February 9, 2026
Type Wars: Safety vs Spicy Bugs
Clean Coder: The Dark Path (2017)
Swift vs Kotlin: Are safety rules saving us or suffocating us
TLDR: An influential coder warns that Swift and Kotlin’s strict safety features go too far. The comments clap back with elevator memes and pro-safety chants, while a few caution against rule overload; others note you can still bypass checks. It’s a snapshot of how coding languages balance safety and freedom.
Legendary “Clean Coder” Robert “Uncle Bob” Martin lit a match and tossed it into the comments section, arguing that Swift and Kotlin have gone too far with strict, computer-enforced safety rules (aka “static typing”). He asks: should the language babysit risk, or should the programmer? The crowd didn’t whisper—they roared.
One camp mocked the idea of trusting developers over guardrails. andrewjf torched the thesis as asking the same people who wrote the bugs to write even more buggy tests. kace91 rolled in with a viral elevator analogy: automatic doors exist for a reason. Meanwhile, ulrikrasmussen called foul on straw-men, noting Kotlin lets you slap “!!” to bypass checks and risk those infamous “empty value” crashes. raincole chimed in that a little academic thinking helps you see many errors are really the same category.
On the other side, meindnoch dropped a spicy “Uncle Bob is a bad programmer” grenade but nodded at a real fear: languages piling up rules until they read like law books. The memes flowed: “compile-time nanny vs cowboy coder,” “try! try? try again,” and jokes about escorting errors up the call stack. In short, Type Wars exploded—safety belts versus freedom to speed.
Key Points
- •Swift and Kotlin are described as adopting functional features (e.g., lambdas) while intensifying static typing.
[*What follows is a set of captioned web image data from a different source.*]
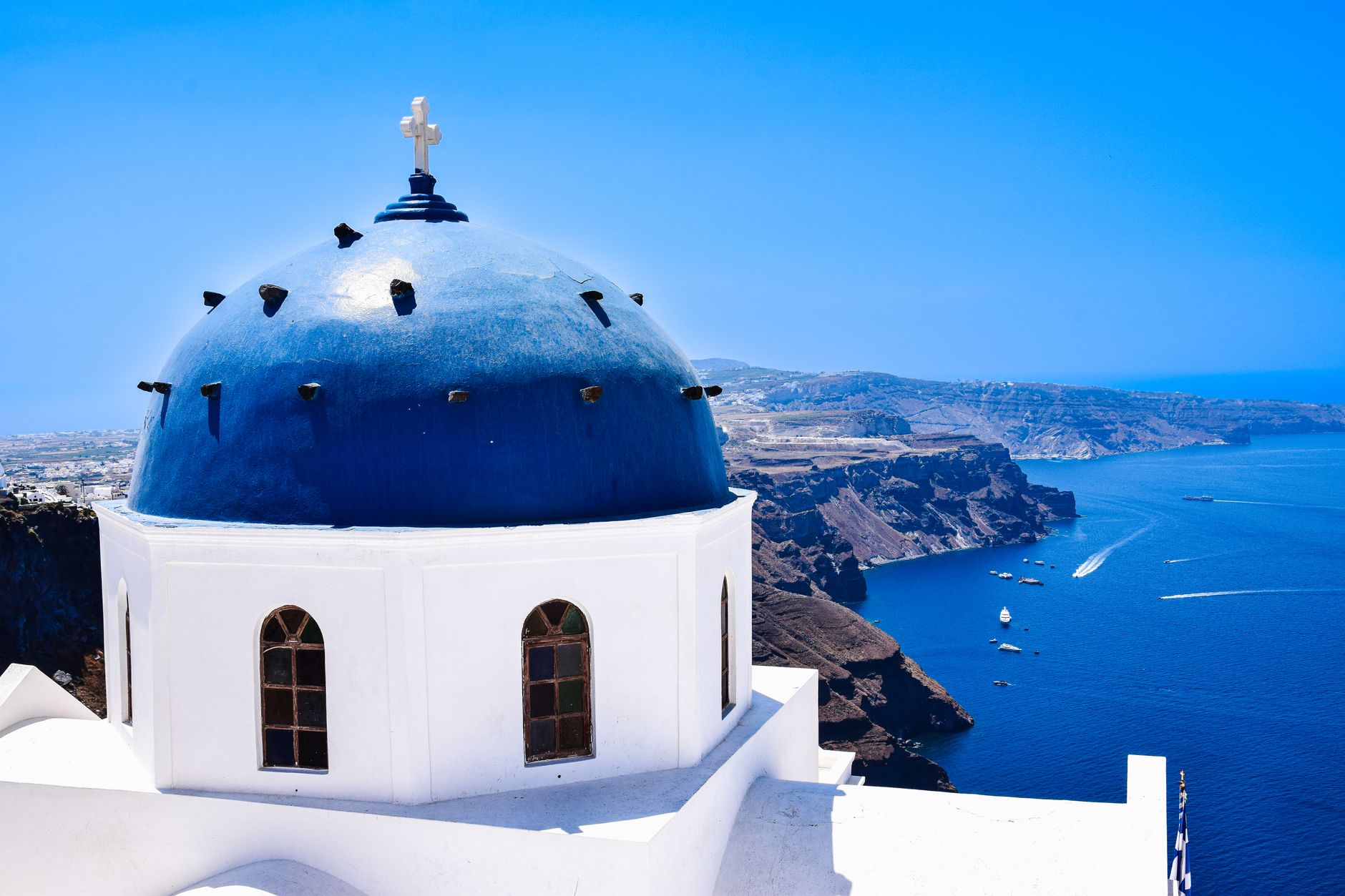A blue-domed white church on the Santorini cliff edge above the caldera, boats on the sea far below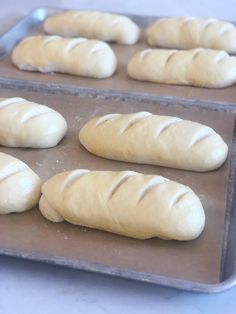 several loaves of bread sitting on top of a pan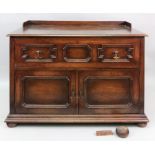 Maple & Co; an oak dwarf cabinet, of pan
- •The article contrasts Java’s relatively flexible static typing with Swift and Kotlin’s stricter enforcement.
- •Swift requires explicit error handling or propagation (do-try/try!/try?) for functions that throw, preventing silent exception propagation.
- •Kotlin makes classes and methods final by default, requiring explicit open and override keywords for inheritance and overriding.
- •Both languages incorporate nullable types, making nullability part of a variable’s type (e.g., a non-nullable String cannot be null).